Document excerpt
☆ ☆ ☆

BALANCING THE LEDGER
Kyle Samani is a managing partner at Multicoin Capital, a multimillion-dollar crypto fund that invests in blockchain projects and takes out long and short positions on various virtual coins. He dropped by Balancing the Ledger to share some regrets about the launch of the EOS blockchain, as well as to reveal which crypto tokens he bets will soar, and which will crash.
Bryce “Zooko” Wilcox, CEO of the Zcash Company, disclosed his eye-popping salary this week at a conference for his namesake, privacy-oriented cryptocurrency, Zcash. At the present rate, his compensation amounts to 2,033 Zcash tokens—or more than $300,000—per month.
Zcash issuance per month (where 1 ZEC token = ~$168):
- Miners: 80%, or 175,000 tokens ($29,400,000)
- Zcash Foundation: 3%, or 6,563 tokens ($1,100,000)
- Zcash Company: 2.8%, or 6,125 tokens ($1,030,000)
- Zooko Wilcox: 0.9%, or 2,033 tokens ($342,000)
MEMES AND MUMBLES
‘X’ marks the spot. You know those intrepid nerds who trawl the beach with metal detectors? The below hunt is sure to keep them busy for hours. (HT Alex Konrad at Forbes, who deserves a day at the beach during which his work does not tagalong.)
Get digging, I guess.
FOMO NO MO’
Don’t miss out: Mike Maples, Jr., a venture capitalist and partner at Floodgate Capital, penned an economic forecast for blockchain tech in an insightful Medium post. The essay is replete with a wide variety of arcane historical references, such as the English practice of maintaining a “Commons,” JP Morgan’s role in the development of the railroad, the advent of the stock market and corporate governance, the the depletion of Canadian cod fisheries, and the Nobel Prize-winning work of the economist Elinor Ostrom. Maples argues that “21st Century JP Morgans, Rockefellers, and Carnegies” will lead us to a new age of abundance, improving the world’s general standard of living through blockchain-based businesses.
Without a governance markets for a Commons, you will see a tragedy of the commons or the rule of the mob when you try to scale. But if you have scalable decentralized governance at the core, you now have a new platform to fuel new businesses that create massive abundance in ways never before possible.
Just like a stock market was a financial platform for creating the scalable corporation, blockchains can be governance platforms for enabling the scalable commons.

☆ ☆ ☆

Written instruction 1
Rewrite the part of the crypto newsletter excerpt that opens with the words containing "Zcash issuance per" and closes with "2,033 tokens ($342,000)", putting "Zcash Trust" wherever "Zcash Foundation" appears.
Written instruction 2
According to the crypto newsletter excerpt, where did Mike Maples, Jr. publish his economic forecast for blockchain tech?
None of the entries is needed for the work on this crypto newsletter excerpt.

Information provided
☆ ☆ ☆

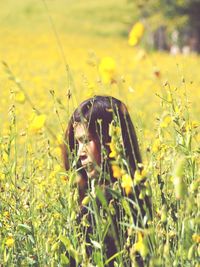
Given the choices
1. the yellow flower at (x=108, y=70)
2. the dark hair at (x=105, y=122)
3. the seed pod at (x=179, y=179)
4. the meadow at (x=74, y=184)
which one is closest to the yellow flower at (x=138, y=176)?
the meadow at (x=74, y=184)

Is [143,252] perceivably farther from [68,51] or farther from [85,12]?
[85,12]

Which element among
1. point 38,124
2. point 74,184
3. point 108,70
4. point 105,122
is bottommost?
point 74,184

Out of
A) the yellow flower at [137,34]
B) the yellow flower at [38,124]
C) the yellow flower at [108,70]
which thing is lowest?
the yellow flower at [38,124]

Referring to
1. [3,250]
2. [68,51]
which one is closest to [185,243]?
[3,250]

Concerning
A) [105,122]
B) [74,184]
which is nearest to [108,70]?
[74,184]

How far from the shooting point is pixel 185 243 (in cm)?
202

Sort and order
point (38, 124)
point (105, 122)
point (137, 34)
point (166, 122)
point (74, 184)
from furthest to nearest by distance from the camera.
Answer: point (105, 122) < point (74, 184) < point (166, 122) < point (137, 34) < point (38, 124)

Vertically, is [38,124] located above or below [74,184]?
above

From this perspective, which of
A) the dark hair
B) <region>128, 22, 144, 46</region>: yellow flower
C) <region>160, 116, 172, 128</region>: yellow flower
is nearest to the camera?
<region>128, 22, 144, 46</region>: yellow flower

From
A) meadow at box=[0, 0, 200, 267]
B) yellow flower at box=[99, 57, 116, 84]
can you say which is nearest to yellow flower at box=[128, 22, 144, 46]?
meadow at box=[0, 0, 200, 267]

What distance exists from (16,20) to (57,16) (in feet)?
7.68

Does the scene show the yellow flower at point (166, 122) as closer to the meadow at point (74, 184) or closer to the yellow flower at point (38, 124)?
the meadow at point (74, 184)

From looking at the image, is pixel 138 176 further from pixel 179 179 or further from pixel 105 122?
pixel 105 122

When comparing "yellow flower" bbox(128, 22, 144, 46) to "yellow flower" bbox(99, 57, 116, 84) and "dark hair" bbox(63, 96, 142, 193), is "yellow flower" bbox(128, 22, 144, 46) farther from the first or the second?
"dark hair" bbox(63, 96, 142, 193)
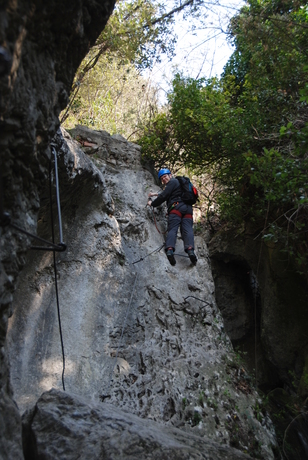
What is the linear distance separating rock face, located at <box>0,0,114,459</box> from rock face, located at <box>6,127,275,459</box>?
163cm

☆ ☆ ☆

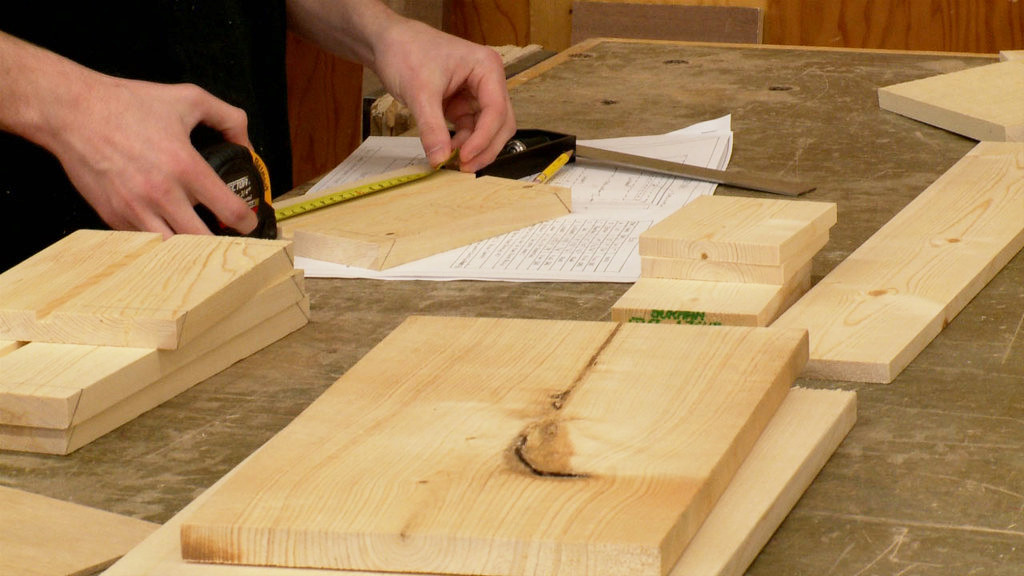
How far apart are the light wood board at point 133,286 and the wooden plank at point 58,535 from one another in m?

☆ ☆ ☆

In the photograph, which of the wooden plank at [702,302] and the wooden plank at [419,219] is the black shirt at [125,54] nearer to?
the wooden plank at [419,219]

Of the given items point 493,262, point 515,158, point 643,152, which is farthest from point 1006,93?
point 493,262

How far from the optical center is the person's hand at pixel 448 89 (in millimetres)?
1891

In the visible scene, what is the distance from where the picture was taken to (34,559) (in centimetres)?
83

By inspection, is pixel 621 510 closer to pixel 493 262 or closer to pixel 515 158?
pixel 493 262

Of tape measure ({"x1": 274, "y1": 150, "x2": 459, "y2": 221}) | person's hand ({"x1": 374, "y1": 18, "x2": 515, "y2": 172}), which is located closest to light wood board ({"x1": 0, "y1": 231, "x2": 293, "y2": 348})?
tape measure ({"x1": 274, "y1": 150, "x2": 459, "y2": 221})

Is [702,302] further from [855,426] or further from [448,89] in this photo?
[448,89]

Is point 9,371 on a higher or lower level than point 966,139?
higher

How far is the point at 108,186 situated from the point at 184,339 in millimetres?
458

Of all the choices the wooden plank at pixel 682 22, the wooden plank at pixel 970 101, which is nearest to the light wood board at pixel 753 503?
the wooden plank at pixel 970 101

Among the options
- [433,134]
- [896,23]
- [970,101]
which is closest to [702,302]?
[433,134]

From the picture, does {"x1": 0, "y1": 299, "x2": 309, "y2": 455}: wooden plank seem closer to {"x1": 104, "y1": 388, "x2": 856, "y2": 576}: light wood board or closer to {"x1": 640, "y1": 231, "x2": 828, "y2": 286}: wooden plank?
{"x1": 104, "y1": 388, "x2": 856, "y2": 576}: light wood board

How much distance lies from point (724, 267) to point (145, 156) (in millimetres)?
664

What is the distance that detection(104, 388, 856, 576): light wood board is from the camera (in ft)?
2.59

☆ ☆ ☆

Exercise response 1
Zcash issuance per month (where 1 ZEC token = ~$168):
- Miners: 80%, or 175,000 tokens ($29,400,000)
- Zcash Trust: 3%, or 6,563 tokens ($1,100,000)
- Zcash Company: 2.8%, or 6,125 tokens ($1,030,000)
- Zooko Wilcox: 0.9%, or 2,033 tokens ($342,000)

Exercise response 2
In a Medium post.